Here it is now, well, a few weeks back.
Fast forward to a few years back, when a fellow shooter from Tanzania - seen in this little movie -
asked me about it. He took some pics of his own, and sent them to a former school pal in TZ. It transpires that the rifle belonged to his great-grandfather, and he, himself, had learnt to shoot with it as young man.
Tac, that is a marvelous specimen of Mauser. Re: Martini- I have a few oddball rounds of ammo in my collection- including a coiled brass cartridge for a Martini, and a couple of the subcaliber rounds- think they are 297/230 Morris CF.
Yes, indeedy. Designed for the job, using the Morris tube sub-caliber device, as found in use by recruits doing basic training on the later Lee-Enfield .303 rifles, albeit in .22cal.

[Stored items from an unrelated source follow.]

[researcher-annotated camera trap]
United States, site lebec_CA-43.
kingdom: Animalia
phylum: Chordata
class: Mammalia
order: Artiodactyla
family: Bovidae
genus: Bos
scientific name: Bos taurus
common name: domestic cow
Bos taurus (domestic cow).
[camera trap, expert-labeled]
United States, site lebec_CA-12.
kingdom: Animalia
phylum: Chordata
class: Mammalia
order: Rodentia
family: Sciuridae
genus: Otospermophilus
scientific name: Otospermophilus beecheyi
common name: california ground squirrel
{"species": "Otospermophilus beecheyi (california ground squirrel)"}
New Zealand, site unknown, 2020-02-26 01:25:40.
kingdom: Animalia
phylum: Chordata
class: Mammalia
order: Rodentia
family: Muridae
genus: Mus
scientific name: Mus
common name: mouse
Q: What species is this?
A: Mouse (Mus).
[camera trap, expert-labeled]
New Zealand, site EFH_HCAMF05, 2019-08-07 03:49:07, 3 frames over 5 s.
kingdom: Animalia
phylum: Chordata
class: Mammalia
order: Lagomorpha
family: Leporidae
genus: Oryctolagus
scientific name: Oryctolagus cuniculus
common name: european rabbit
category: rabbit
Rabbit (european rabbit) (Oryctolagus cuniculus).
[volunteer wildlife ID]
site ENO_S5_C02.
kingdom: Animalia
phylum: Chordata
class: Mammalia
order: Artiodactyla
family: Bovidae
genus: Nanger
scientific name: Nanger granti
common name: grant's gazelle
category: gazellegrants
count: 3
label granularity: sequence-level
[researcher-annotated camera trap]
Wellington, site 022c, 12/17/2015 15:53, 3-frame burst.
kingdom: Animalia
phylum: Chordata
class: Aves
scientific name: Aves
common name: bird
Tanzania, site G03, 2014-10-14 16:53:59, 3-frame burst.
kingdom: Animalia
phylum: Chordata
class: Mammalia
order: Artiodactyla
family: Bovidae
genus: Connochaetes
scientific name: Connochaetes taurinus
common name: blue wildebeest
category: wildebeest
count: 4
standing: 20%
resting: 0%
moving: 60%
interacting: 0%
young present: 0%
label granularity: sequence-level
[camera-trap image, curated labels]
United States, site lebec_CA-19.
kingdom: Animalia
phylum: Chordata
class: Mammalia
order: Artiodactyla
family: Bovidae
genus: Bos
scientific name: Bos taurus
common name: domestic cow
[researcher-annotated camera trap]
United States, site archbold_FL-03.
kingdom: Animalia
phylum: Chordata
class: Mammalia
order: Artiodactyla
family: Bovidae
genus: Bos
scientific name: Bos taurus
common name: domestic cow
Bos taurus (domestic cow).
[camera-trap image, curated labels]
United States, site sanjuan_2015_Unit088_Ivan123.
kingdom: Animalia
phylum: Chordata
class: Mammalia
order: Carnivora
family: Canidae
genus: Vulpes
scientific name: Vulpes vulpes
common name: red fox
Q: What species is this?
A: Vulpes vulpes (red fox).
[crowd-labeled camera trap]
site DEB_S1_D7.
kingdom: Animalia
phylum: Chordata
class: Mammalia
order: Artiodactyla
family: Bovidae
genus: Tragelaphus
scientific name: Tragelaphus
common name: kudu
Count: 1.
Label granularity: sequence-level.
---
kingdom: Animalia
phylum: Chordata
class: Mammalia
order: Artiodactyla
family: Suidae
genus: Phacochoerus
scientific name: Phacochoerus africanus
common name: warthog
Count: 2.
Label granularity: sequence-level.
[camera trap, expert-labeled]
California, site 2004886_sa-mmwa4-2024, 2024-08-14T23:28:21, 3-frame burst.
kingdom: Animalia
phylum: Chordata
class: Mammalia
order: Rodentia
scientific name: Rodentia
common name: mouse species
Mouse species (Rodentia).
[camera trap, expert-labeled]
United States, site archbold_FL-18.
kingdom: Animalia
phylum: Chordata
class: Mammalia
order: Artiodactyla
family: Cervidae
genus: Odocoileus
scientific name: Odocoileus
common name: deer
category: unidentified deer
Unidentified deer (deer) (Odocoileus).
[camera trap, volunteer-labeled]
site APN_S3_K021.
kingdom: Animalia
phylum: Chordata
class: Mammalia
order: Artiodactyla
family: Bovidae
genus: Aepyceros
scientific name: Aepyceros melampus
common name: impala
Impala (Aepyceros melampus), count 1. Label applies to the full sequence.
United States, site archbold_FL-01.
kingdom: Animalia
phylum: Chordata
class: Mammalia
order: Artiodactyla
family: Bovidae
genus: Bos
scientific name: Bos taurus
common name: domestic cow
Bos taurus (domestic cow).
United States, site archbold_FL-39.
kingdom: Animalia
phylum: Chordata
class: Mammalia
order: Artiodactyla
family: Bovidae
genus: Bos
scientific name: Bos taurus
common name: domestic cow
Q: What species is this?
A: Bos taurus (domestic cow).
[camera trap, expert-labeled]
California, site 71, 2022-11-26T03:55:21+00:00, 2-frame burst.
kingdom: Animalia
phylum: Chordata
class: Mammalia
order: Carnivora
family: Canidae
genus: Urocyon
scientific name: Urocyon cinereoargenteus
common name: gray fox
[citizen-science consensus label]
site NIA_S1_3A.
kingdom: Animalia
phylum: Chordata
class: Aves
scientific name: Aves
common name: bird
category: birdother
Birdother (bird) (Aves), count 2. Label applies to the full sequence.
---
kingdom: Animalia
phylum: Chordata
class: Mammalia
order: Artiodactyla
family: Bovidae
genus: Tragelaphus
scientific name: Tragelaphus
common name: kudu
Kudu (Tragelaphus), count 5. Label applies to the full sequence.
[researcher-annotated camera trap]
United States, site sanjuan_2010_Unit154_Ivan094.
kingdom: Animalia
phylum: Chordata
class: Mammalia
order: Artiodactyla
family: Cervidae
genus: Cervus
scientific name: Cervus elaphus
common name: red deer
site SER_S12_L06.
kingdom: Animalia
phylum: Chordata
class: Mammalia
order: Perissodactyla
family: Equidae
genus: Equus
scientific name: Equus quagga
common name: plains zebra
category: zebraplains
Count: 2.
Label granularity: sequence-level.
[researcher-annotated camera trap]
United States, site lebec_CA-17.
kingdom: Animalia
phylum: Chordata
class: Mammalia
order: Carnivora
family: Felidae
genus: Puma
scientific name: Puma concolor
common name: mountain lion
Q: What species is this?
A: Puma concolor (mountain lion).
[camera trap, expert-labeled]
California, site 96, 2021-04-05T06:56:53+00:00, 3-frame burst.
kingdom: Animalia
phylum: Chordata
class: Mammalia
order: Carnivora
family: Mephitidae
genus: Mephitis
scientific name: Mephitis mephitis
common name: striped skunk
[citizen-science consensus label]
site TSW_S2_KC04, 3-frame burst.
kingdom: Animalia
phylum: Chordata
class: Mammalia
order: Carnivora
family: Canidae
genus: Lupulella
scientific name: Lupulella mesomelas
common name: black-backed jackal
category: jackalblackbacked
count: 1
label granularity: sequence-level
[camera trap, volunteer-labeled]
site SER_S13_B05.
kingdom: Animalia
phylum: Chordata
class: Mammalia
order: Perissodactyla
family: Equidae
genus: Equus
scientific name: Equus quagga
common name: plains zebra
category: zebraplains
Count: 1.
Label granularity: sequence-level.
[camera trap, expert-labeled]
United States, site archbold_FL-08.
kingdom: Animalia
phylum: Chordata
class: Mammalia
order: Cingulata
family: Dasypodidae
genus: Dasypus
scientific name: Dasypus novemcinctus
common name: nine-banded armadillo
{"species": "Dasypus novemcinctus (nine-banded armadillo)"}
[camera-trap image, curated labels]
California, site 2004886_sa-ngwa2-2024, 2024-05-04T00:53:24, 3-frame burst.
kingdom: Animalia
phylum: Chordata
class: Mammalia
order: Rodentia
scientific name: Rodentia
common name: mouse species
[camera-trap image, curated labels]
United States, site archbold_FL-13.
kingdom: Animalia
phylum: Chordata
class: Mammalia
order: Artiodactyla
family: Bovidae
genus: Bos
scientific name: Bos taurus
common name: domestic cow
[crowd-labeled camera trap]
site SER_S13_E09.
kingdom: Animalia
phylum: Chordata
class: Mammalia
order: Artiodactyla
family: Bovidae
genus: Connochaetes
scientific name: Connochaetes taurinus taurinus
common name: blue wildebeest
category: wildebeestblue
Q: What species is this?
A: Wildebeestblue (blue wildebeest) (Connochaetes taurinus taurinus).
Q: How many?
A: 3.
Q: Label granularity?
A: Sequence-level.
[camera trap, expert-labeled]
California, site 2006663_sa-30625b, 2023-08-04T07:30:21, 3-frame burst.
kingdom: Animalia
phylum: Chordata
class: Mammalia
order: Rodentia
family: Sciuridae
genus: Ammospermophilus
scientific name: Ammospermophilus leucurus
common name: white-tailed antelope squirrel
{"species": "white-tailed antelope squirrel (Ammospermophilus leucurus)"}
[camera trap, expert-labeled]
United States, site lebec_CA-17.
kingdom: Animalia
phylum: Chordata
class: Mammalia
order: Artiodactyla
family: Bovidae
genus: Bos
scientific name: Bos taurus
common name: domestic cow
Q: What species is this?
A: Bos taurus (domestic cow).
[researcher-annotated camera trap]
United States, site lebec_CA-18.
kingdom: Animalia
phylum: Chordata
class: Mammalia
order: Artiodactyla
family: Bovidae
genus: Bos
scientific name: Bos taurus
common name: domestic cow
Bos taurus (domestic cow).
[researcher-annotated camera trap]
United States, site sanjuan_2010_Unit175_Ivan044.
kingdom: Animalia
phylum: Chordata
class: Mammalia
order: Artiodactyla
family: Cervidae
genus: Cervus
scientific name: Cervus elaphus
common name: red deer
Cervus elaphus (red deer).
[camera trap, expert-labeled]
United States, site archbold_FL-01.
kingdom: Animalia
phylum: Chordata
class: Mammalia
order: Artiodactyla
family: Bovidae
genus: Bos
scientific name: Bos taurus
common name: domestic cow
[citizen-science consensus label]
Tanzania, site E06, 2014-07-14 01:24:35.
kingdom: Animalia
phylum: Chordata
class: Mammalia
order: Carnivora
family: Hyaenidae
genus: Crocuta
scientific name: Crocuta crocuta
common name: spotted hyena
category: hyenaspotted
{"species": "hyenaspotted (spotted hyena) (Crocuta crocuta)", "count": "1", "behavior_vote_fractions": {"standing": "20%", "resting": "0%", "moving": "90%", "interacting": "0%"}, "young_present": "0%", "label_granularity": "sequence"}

I did replicate the 1904 Kynoch dangerous game FMJ load for the MH, but I am very reluctant to go with smokeless powder in MH guns. Since smokeless powder wasn't around in the 1870s when my MH MK IIs were made it is very probable the steel used was of the low carbon type. Kynoch used cordite but I don't find supplies of cordite often. Still paper patched Winchester .458 FMJ bullets over 85 gr. FFF seem to work well. Of course that load is overkill for anything on the North American continent and for whitetail deer at 75 yards I merely use backwards seated regular soft lead bullets.
Please note that the Cordite load was used in the .303 British calibre M-H carbines used by the Natal Mounted Police et al.
And NOT the .577-.450.....
The Cordite .303 load in a carbine with an 18" barrel was absolutely appalling to shoot from a recoil POV. I took two shots and gave it back to the owner with gratitude.
They served the Empire very well for many years.
I love both that I saved some end tabs and also that Kynoch color coded their paper wraps of the bullets. White paper on a Kynoch load designates black powder.
I think what has happened is you think only in terms of the 1877 military loading for the caliber.
Commercial loadings were also available and fairly common by 1900 or so. In 1902 the British approved a cordite loading submission from Kynoch. See http://www.martinihenry.org/index.php?route=product/product&path=61_65&product_id=94 for details. The Martini Henry in .577-450 remained in service as a reserve weapon across the empire for a long time with some field usage of it recorded in India as late as the 1940s.
The orange paper on a Kynoch MH load designates a cordite loaded round. Since Cordite is a smokeless powder the end tab says smokeless. 35.8 gr. of #3 cordite. Kynoch offered this and other 577/450 loadings until the 1950s. Vast but pricy stocks of it still exist on the shelves of bulk ammo dealers. Reloading the Kynoch shells in the US requires drilling out the original primer pocket from the inside and replacing the primer with a W209 shotgun primer. Thereafter reload as normal.